**原文抜粋:**
======

ブラインド・マッサージ(2014年製作の映画)
3.7
ロウ・イエ作品5本目。「盲人と健常者を隔てる理由は簡単だ。盲人は光に曝され、健常者は陰に隠れる」その境界線を越えることはできない。では目に見えないものは?美しいものを見ることはできても運命を見ることはできない。そこに盲人と健常者の境目はない。わたしたちは見えないものに名前をつけすぎた。運命とか愛とかね。言葉を繰り出すことで目にした気になって、見えない不安をなんとかかき消そうとしている。けれど目に見えるものだけが全てではないと分かっている一方で、目にしたものを全て受け入れられる寛容さを持ち合わせてる訳でもない。見えるものではなく見たいものだけを見て、見せたいものだけを見せて、形のないものには名前をつけて目にした気になっている。わたしたちはずるい。「豚の角煮より綺麗だ」「美に恋することは愛ではない」美しさってなんだろうね。人の外見は中面の表れだとか言うけれど、そんなものはただの個人の尺度に過ぎない。「目の見えない彼らにとって、目に見えるものは真実ではなく、目に見えないものこそ真実だ」見えないからこそ本質が見えるのであれば、見えるからこそ本質が見えなくなるのかもしれない。それでも美しさを知りたいと思う?

======

**入力データ:**
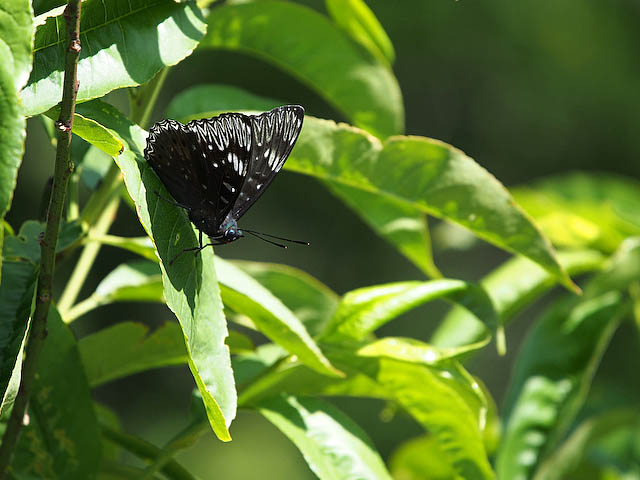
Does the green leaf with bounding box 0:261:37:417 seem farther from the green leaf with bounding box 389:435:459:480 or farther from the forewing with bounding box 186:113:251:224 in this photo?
the green leaf with bounding box 389:435:459:480

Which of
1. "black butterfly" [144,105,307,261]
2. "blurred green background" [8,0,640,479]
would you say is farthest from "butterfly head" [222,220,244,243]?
"blurred green background" [8,0,640,479]

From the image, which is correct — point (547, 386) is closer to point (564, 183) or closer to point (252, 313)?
point (252, 313)

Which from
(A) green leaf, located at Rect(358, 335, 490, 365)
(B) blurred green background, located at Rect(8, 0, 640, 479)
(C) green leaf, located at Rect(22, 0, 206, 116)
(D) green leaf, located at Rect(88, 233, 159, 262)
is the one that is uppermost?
(C) green leaf, located at Rect(22, 0, 206, 116)

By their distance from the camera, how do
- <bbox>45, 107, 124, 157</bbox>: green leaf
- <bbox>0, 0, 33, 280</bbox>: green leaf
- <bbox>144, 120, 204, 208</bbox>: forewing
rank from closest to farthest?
<bbox>0, 0, 33, 280</bbox>: green leaf
<bbox>45, 107, 124, 157</bbox>: green leaf
<bbox>144, 120, 204, 208</bbox>: forewing

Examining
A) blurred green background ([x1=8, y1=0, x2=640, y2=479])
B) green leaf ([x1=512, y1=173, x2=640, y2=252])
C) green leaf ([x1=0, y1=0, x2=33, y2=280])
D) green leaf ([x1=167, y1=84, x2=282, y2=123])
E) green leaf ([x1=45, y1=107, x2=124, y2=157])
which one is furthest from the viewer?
blurred green background ([x1=8, y1=0, x2=640, y2=479])

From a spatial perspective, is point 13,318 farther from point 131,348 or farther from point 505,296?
point 505,296
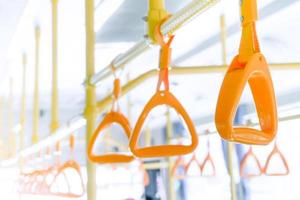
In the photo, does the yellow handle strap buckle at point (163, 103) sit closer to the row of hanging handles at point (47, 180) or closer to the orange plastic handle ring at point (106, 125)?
the orange plastic handle ring at point (106, 125)

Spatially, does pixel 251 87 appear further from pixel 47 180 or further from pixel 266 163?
pixel 47 180

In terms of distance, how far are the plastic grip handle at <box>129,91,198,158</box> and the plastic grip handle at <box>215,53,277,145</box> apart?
0.64ft

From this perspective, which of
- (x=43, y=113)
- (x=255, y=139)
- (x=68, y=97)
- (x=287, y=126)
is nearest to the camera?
(x=255, y=139)

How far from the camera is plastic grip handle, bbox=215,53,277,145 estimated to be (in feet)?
1.87

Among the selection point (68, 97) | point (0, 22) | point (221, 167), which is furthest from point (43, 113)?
point (0, 22)

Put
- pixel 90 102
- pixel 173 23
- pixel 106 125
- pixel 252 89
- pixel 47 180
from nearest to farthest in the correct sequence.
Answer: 1. pixel 252 89
2. pixel 173 23
3. pixel 106 125
4. pixel 90 102
5. pixel 47 180

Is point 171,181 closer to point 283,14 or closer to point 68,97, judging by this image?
point 283,14

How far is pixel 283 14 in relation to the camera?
3.42 metres

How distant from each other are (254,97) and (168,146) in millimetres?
280

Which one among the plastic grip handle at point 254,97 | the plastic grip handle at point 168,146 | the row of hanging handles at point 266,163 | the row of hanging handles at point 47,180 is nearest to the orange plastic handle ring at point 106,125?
the plastic grip handle at point 168,146

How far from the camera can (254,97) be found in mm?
650

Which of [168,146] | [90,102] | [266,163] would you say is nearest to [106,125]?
[168,146]

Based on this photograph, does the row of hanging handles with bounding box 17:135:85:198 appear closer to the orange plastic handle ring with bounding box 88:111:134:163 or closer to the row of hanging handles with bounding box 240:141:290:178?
the orange plastic handle ring with bounding box 88:111:134:163

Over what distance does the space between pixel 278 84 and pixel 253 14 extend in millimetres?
4519
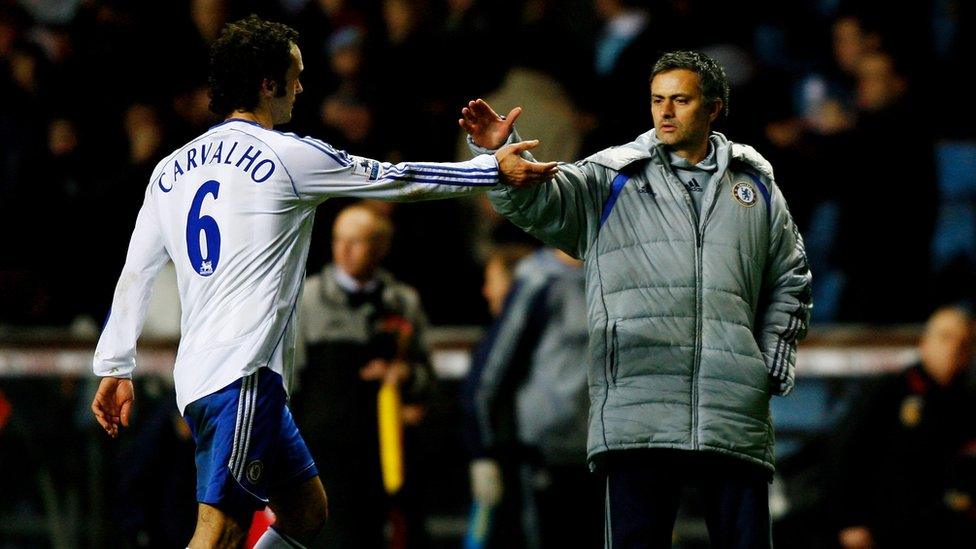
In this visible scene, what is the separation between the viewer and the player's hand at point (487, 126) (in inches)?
225

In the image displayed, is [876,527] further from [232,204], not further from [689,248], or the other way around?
[232,204]

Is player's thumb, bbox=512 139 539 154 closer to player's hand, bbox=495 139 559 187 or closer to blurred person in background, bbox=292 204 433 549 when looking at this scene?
player's hand, bbox=495 139 559 187

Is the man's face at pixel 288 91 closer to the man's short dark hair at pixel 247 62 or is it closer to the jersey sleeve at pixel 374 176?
the man's short dark hair at pixel 247 62

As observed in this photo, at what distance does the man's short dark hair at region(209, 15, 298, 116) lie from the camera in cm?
560

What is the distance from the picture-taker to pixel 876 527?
8461 millimetres

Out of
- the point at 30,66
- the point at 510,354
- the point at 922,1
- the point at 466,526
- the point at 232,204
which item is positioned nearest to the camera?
the point at 232,204

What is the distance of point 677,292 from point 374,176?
1053 millimetres

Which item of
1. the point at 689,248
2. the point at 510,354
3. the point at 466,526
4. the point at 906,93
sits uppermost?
the point at 906,93

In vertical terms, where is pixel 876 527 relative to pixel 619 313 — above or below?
below

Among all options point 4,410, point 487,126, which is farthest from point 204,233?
point 4,410

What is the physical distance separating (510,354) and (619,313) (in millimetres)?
2603

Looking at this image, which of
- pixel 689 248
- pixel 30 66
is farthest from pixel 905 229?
pixel 30 66

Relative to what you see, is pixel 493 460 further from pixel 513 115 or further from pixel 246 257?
pixel 246 257

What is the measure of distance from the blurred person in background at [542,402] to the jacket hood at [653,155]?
231cm
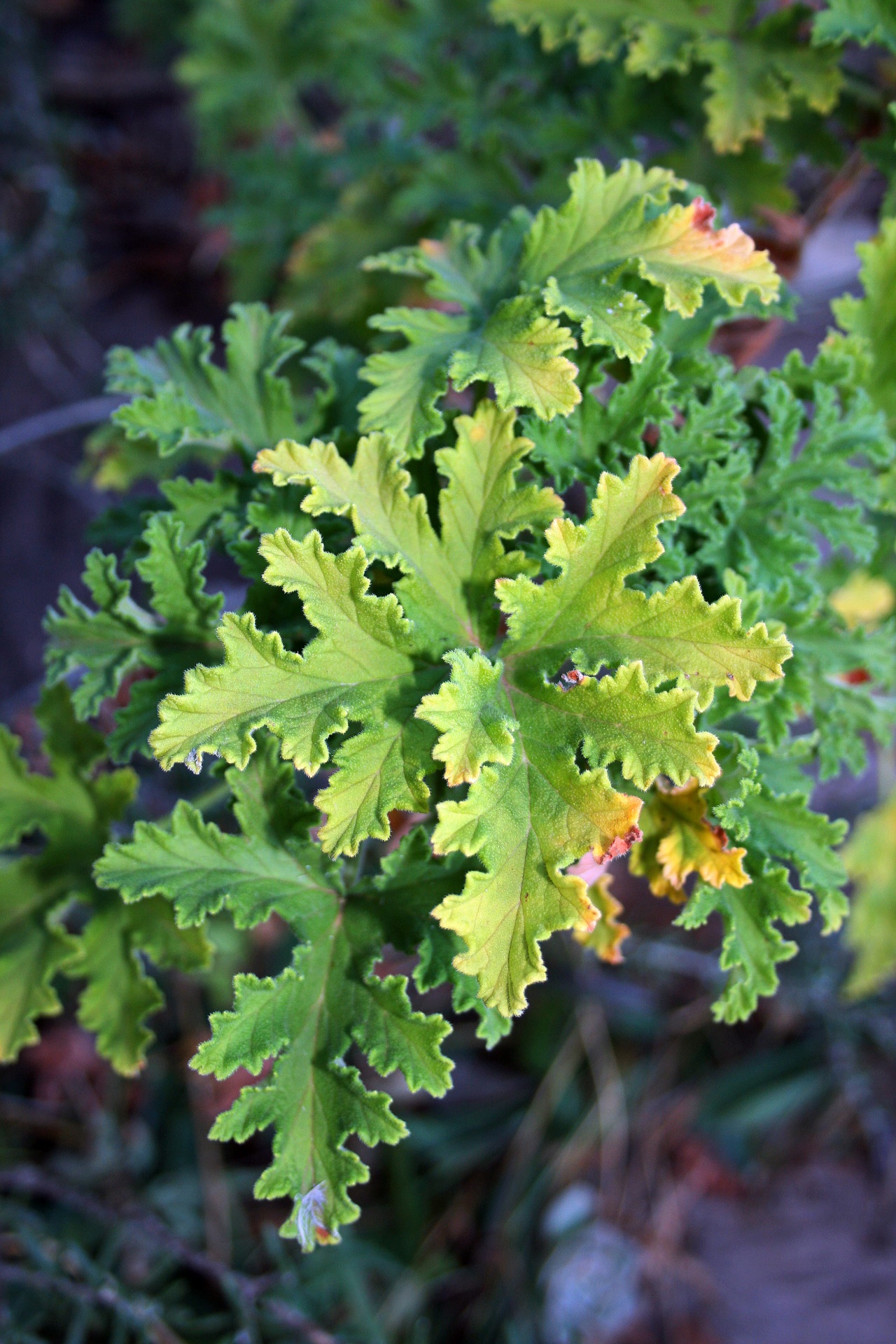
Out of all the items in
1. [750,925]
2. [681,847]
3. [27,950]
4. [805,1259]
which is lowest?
[805,1259]

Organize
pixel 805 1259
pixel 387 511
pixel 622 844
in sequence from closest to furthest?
pixel 622 844 → pixel 387 511 → pixel 805 1259

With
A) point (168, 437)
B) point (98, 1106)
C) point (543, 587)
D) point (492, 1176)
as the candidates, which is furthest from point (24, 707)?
point (543, 587)

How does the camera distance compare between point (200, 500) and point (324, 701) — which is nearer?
point (324, 701)

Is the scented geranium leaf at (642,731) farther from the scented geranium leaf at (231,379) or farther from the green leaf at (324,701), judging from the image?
the scented geranium leaf at (231,379)

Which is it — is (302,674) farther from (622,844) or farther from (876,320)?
(876,320)

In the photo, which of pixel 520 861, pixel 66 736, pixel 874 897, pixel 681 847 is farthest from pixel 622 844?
pixel 874 897

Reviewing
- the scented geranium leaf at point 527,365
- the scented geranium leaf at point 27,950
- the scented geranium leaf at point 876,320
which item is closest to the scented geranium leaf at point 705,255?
the scented geranium leaf at point 527,365

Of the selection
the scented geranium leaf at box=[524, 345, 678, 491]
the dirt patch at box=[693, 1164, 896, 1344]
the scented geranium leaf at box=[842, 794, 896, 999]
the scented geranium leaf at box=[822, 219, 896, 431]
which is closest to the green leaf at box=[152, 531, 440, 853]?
the scented geranium leaf at box=[524, 345, 678, 491]
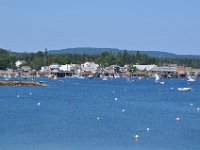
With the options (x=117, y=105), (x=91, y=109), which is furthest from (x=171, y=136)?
(x=117, y=105)

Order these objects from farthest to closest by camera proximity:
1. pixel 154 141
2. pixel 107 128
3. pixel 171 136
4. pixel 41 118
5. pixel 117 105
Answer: pixel 117 105 < pixel 41 118 < pixel 107 128 < pixel 171 136 < pixel 154 141

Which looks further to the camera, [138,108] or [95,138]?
[138,108]

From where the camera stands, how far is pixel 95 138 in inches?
1665

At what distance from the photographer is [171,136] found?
145 ft

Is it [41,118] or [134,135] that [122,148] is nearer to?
[134,135]

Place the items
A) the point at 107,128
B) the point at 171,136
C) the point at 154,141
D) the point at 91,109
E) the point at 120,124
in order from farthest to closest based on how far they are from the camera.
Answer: the point at 91,109
the point at 120,124
the point at 107,128
the point at 171,136
the point at 154,141

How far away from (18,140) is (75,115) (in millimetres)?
18584

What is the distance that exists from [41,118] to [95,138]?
13.3 metres

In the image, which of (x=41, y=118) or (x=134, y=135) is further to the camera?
(x=41, y=118)

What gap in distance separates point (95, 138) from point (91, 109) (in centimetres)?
2454

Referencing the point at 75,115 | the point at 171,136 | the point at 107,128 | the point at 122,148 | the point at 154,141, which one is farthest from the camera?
the point at 75,115

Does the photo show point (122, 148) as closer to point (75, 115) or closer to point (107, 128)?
point (107, 128)

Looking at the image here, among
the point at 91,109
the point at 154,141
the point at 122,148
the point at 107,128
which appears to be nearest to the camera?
the point at 122,148

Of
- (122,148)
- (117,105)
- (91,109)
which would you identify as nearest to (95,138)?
(122,148)
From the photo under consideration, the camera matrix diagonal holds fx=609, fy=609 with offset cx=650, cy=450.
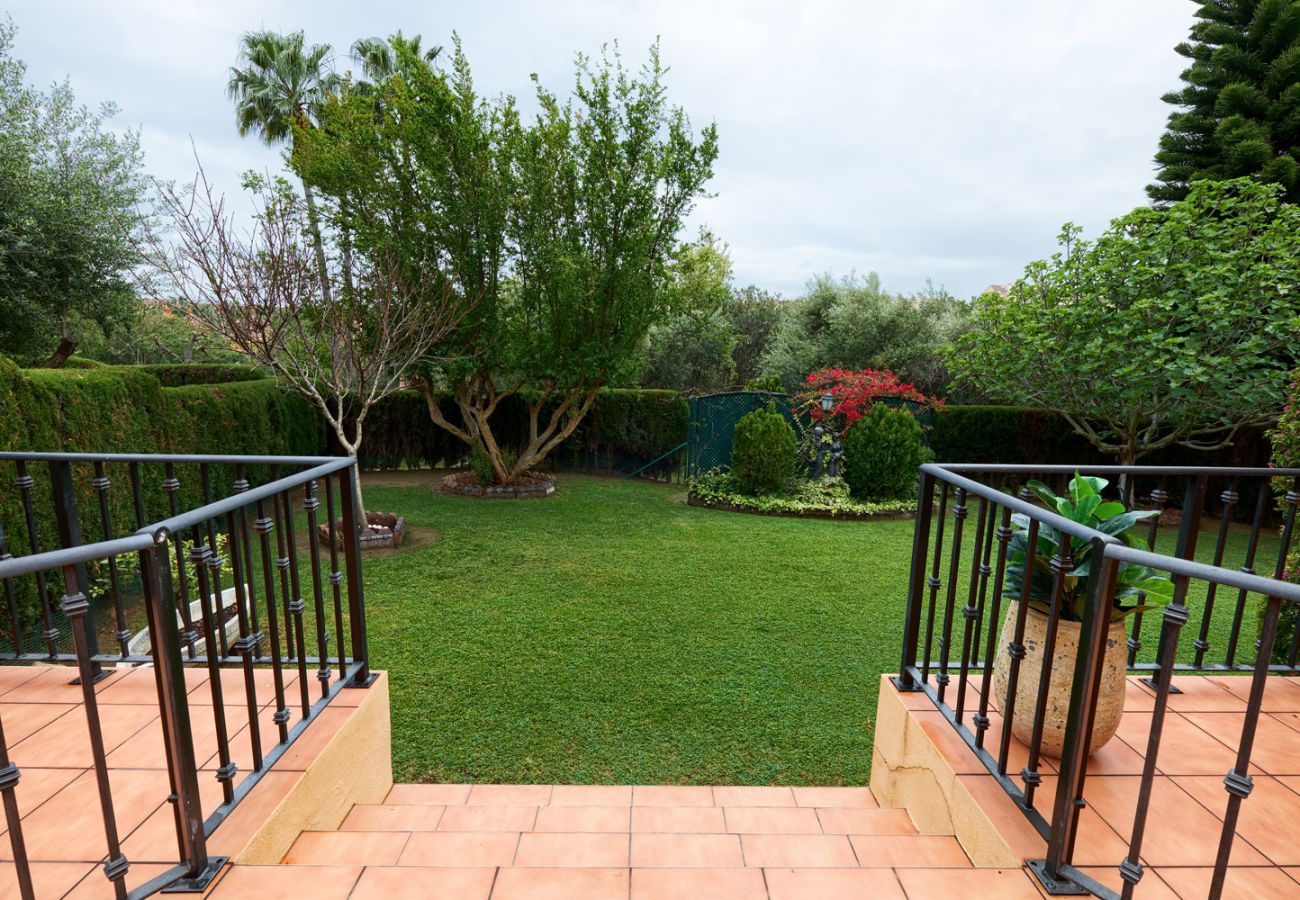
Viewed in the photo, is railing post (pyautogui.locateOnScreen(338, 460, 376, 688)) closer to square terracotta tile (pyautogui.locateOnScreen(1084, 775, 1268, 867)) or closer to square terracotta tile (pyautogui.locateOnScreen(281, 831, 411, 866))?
square terracotta tile (pyautogui.locateOnScreen(281, 831, 411, 866))

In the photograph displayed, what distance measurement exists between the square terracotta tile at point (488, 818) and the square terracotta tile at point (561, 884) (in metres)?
0.52

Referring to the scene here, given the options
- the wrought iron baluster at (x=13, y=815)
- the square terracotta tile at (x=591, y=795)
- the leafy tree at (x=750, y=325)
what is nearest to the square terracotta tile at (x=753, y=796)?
the square terracotta tile at (x=591, y=795)

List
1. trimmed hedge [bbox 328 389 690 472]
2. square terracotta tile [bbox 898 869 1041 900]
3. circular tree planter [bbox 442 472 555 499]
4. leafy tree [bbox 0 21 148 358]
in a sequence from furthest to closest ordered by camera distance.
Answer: trimmed hedge [bbox 328 389 690 472] < circular tree planter [bbox 442 472 555 499] < leafy tree [bbox 0 21 148 358] < square terracotta tile [bbox 898 869 1041 900]

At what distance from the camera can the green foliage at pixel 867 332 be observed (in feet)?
45.6

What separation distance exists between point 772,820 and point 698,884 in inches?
28.2

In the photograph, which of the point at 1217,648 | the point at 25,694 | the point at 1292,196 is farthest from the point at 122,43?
the point at 1292,196

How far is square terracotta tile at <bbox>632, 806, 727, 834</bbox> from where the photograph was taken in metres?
2.02

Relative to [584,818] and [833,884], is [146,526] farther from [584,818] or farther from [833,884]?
[833,884]

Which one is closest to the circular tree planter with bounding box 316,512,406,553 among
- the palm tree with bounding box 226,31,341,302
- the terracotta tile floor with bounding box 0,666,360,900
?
the terracotta tile floor with bounding box 0,666,360,900

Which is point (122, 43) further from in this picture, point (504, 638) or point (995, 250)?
point (995, 250)

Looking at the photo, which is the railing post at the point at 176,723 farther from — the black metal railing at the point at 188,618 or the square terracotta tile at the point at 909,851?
the square terracotta tile at the point at 909,851

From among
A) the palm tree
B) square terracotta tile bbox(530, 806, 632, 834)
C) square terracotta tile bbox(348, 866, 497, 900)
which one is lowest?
square terracotta tile bbox(530, 806, 632, 834)

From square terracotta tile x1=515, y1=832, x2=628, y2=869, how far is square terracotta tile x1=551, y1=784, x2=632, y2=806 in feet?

======

**練習問題 1:** 原文抜粋によると、この映画は書き手が見たロウ・イエ作品の何本目か。
**練習問題 2:** リストの中で「where」という文字列を含む行はいくつあるか。数だけを答えよ。

**解答例 1:** 5本目。

**解答例 2:** 3